Was hat es nun mit dem Einlassen der Kapitelüberschrift auf sich?
›Sich auf etwas einlassen‹ wird gern als Synonym für Mut oder Naivität genommen. Sich auf etwas einlassen ist von einem beängstigen Geruch nach Unsicherheit umweht und strömt zugleich den lockenden Duft des Abenteuers aus. Je nach Zusammensetzung unseres Innenlebens überwiegt der eine oder andere Teil. Ist Sicherheit bei einem ein großes Thema, wird man sich nicht leicht einlassen. Ist man der Abenteurertyp, stürzt man sich auf jede Gelegenheit. Mit anderen Worten: Während sich die einen schwer damit tun, sich auf Unbekanntes einzulassen, gieren andere — das sind allerdings nicht viele — richtiggehend danach.
Ob man zum einen oder anderen Typ gehört, liegt zu einem großen Teil an unserer Kindheit. Wurde man damals in seinem So-Sein bestätigt, ist viel Selbstbewusstsein aufgebaut worden, hat man weniger Bedenken, sich auf unbekanntes Terrain zu begeben. Wurde man hingegen ständig brüskiert in dem, was man tat, war nie gut genug, wurde zurückgehalten in seiner Entfaltung, dann wird Neues schnell bedrohlich.
Beide Tendenzen sind in unserem Unterbewusstsein verankert, weshalb wir ganz automatisch in die eine oder andere Richtung handeln … nein, wir reagieren in die eine oder andere Richtung. Automatisch. Unterbewusst.
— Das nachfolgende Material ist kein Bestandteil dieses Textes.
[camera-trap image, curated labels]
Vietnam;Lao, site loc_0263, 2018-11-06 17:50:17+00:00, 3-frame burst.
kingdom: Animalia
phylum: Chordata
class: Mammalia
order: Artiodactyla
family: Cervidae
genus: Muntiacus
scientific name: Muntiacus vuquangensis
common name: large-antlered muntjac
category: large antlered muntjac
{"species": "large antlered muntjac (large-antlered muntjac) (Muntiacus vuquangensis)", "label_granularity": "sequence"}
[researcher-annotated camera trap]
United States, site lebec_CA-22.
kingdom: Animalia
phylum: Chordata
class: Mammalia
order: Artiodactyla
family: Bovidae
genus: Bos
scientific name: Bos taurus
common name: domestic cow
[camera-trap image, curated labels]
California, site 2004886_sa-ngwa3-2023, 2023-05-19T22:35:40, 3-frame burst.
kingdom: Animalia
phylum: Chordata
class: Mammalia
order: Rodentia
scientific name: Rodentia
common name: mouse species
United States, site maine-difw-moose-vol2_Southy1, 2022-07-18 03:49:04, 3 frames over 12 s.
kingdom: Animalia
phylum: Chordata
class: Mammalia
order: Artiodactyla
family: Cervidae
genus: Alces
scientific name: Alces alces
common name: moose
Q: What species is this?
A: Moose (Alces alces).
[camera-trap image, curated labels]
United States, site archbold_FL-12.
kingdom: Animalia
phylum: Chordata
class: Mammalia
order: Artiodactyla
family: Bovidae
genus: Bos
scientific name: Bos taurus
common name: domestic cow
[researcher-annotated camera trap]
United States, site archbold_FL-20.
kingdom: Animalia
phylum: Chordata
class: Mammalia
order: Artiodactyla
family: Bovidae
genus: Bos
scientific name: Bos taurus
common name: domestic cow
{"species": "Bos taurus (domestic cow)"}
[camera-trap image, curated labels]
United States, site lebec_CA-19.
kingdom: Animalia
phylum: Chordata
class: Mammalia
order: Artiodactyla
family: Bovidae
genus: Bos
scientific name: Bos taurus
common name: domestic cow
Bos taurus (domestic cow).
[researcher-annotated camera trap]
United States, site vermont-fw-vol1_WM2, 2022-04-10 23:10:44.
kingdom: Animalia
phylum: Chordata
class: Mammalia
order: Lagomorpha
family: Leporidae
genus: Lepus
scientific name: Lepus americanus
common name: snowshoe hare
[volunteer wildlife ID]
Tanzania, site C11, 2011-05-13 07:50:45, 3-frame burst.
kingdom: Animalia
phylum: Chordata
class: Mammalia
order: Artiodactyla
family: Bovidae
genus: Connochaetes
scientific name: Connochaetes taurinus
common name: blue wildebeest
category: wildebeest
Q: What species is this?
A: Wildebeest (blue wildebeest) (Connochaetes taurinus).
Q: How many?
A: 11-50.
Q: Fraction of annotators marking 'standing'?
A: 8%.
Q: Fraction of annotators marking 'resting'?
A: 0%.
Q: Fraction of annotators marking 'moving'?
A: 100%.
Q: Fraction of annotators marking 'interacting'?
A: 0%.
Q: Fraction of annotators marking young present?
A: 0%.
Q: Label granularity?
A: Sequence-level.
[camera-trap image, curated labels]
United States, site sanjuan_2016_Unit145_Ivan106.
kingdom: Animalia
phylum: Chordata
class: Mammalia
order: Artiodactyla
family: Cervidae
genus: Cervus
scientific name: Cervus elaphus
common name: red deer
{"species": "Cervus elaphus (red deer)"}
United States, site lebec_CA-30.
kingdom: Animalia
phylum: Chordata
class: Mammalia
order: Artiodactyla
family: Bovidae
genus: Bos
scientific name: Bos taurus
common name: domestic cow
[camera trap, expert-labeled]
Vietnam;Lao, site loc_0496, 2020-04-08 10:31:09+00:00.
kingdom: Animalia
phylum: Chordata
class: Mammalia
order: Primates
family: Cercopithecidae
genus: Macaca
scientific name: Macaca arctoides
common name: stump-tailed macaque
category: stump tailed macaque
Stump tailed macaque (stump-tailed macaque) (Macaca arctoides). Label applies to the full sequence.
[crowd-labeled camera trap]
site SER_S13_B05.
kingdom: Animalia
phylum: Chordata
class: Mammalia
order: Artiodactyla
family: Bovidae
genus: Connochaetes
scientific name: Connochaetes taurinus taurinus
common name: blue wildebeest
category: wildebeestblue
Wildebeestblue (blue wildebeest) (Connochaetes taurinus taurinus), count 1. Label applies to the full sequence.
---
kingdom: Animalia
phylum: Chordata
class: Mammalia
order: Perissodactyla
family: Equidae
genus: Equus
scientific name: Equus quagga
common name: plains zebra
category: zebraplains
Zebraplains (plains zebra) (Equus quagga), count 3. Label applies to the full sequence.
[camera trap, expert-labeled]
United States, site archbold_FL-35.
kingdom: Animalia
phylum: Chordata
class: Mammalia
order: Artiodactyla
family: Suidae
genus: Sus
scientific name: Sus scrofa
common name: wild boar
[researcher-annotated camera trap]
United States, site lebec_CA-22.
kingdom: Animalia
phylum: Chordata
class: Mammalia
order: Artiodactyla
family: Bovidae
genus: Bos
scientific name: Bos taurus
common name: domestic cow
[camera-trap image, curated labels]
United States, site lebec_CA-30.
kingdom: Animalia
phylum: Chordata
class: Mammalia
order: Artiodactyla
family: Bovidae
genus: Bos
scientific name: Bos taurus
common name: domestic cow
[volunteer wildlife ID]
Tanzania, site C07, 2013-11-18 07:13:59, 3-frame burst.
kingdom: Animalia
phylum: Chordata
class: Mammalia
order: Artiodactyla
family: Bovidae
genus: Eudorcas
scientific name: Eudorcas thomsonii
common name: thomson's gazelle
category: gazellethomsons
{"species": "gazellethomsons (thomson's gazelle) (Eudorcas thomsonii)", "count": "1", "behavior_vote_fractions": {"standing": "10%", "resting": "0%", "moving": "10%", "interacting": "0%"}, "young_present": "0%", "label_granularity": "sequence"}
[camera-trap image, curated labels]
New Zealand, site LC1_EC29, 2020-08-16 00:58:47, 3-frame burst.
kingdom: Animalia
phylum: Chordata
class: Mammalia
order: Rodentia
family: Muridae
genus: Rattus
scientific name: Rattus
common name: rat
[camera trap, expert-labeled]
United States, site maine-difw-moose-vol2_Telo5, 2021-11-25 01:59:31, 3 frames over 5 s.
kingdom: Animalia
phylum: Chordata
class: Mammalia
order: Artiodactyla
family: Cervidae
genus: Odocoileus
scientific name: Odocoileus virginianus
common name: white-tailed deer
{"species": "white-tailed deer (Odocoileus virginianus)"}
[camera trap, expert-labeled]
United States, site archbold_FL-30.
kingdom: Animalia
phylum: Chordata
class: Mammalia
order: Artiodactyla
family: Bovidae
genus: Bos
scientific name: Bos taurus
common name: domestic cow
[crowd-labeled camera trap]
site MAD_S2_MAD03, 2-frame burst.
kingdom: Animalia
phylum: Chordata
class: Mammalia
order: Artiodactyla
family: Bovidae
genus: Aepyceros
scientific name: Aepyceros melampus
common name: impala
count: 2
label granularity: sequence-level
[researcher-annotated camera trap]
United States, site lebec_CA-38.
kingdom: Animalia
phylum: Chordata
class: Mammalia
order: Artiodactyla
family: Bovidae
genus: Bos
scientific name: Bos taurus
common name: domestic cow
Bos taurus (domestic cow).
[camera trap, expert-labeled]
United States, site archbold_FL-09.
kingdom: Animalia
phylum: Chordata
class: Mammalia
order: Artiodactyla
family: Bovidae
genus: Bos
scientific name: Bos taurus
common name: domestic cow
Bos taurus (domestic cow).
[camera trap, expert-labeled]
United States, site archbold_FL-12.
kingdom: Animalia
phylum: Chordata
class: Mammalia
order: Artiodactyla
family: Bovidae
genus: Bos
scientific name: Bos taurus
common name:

Sich einzulassen wird offensichtlich auch aus unserem Unterbewusstsein heraus gesteuert. Sind wir dem also machtlos ausgeliefert? Nein, gar nicht. Wir können lernen, diesen Vorgang zu beobachten. Zwar werden lange Zeit die Impulse trotzdem aufpoppen, aber wir können uns darauf trainieren, diesen Vorgang zu erkennen.
Hallo Martin,
danke für den Link und für den Blog. Die Idee und die Intention finde ich gut. Ich denke, da sind wir auf derselben Schiene, wenn ich auch in Sachen Corona von Deiner Meinung etwas abweichen mag. Aber das ist ja nicht das Wichtigste.
Viel wichtiger ist das, was ich hier, jedenfalls bis jetzt, gelesen habe, und darin stimme ich mit Dir gerne überein, obwohl ich einiges anders benennen würde. Aber das ist Ansichtssache.
Jedenfalls gefällt mir dieser Ansatz.
Wie ist das Ganze jetzt gedacht? Schreibst Du immer wieder etwas oder können hier verschiedene Leute was hinzufügen?
Herzliche Grüße
Martin.
Hallo Martin,
freut mich, wenn dir die Initiative gefällt!
In der ersten Stufe möchte ich ausloten, wie es funktioniert, also auf Basis der Kommentare kommunizieren. Vielleicht wird es einmal Gastartikel geben. Aber was du ansprichst Teil möchte ich dann lieber in dem noch einzurichtenden Forum abwickeln.